• [To-do list]
1. Put the entries from the line containing "What is the estimated" through the end of the entries into a Markdown table with the columns Row and Line, giving each line a row number and leaving out blank lines.
2. Continue the text on the history of the "Eeny, Meeny, Miny, Moe" rhyme from the point where it stops.

• [Text passage]

====

It’s the only nursery rhyme that can be used to settle an argument or problems of choice.
That’s right, we’ve all taken advantage of the catchy, quirky nursery rhyme, “Eeny, Meeny, Miny, Moe.” But what does the ditty mean? What is the history behind it—both good and bad—and what does it all mean?
That’s what we’ll dive into today. So, without further ado, let’s do just that.
The catchy tune is known as a “counting-out rhyme” and it’s often used to select a person for a game or for a prize. It’s also commonly used (as above with Homer Simpson) when choosing what button to push, what car to select (see Dodge commercial below), or any other number of options.
Scholars say that the rhyme existed well before 1820 and is common in many languages, not just in English. Since many counting-out rhymes have existed earlier, it is difficult to know the ditty’s exact origin.
Today, the most common English version goes like this:
Eeny, meeny, miny, moe
Catch a tiger by the toe
If he hollers, let him go
Eeny, meeny, miny, moe.
Throughout history, many variations have been recorded, which include additional words, phrases, concepts, and even characters.
My mother said
to pick the
very best one
and you are it.
…and you are
Possible Historical Explanations
The first record of a similar rhyme, known as the “Hana, man,” originates in 1815. That’s when children in New York City are said to have often said the rhyme:
Hana, man, mona, mike
Barcelona, bona, strike
Hare, ware, frown, vanac
Harrico, warico, we wo, wac.

====

• [Dataset excerpts]
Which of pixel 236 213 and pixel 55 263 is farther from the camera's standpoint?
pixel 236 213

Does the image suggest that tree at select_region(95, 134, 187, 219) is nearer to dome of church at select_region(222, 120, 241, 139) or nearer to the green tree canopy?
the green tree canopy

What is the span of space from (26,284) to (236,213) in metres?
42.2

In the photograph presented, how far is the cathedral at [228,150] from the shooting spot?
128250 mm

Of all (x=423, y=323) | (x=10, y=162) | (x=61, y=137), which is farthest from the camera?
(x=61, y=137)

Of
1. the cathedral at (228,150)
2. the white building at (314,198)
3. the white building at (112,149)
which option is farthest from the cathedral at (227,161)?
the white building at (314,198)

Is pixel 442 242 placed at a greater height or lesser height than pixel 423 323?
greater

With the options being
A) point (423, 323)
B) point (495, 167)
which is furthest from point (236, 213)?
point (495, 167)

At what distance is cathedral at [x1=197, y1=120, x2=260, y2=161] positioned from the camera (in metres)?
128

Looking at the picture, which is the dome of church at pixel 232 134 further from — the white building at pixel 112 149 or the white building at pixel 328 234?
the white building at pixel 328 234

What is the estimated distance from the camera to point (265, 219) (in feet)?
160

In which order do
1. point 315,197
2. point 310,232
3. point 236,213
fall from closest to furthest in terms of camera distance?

====

• [Exercise results]
1.
| Row | Line |
|---|---|
| 1 | What is the estimated distance from the camera to point (265, 219) (in feet)? |
| 2 | 160 |
| 3 | In which order do |
| 4 | 1. point 315,197 |
| 5 | 2. point 310,232 |
| 6 | 3. point 236,213 |
| 7 | fall from closest to furthest in terms of camera distance? |

2.
The scholar Henry Carrington Bolton also discovered this rhyme in German:
Ene, tene, mone, mei,
Pastor, lone, bone, strei,
Ene, fune, herke, berke,
Wer? Wie? Wo? Was?
And author Rudyard Kipling has used this nonsense verse in his writing:
Eenie, Meenie, Tipsy, toe;
Olla bolla Domino,
Okka, Pokka dominocha,
Hy! Pon! Tush!
A Cornish version from 1882 goes:
Ena, mena, mona, mite,
Bascalora, bora, bite,
Hugga, bucca, bau,
Eggs, butter, cheese, bread.
Stick, stock, stone dead – OUT.
More Possible Historical Connections
Likely, the rhyme that we know today comes to us from Old English or Welsh counting, likely from farm jobs, such as counting sheep or crops. An old shepherd’s count is known as the “Yan Tan Tehera” and the Cornish “End, mena, mona, mite” above.
Another explanation comes from British colonists who returned from India after learning the rhyme used in carom billiards: baji, neki, baji, thou, elim, tilim, latim, gou.
There is a Swahili poem brought to the Americas by enslaved Africans that goes: Iino ya mmiini maiini mo.
Of course, throughout history, there are even more of these rhythmic, nonsense-sounding rhymes. And there will be more into the centuries, most likely.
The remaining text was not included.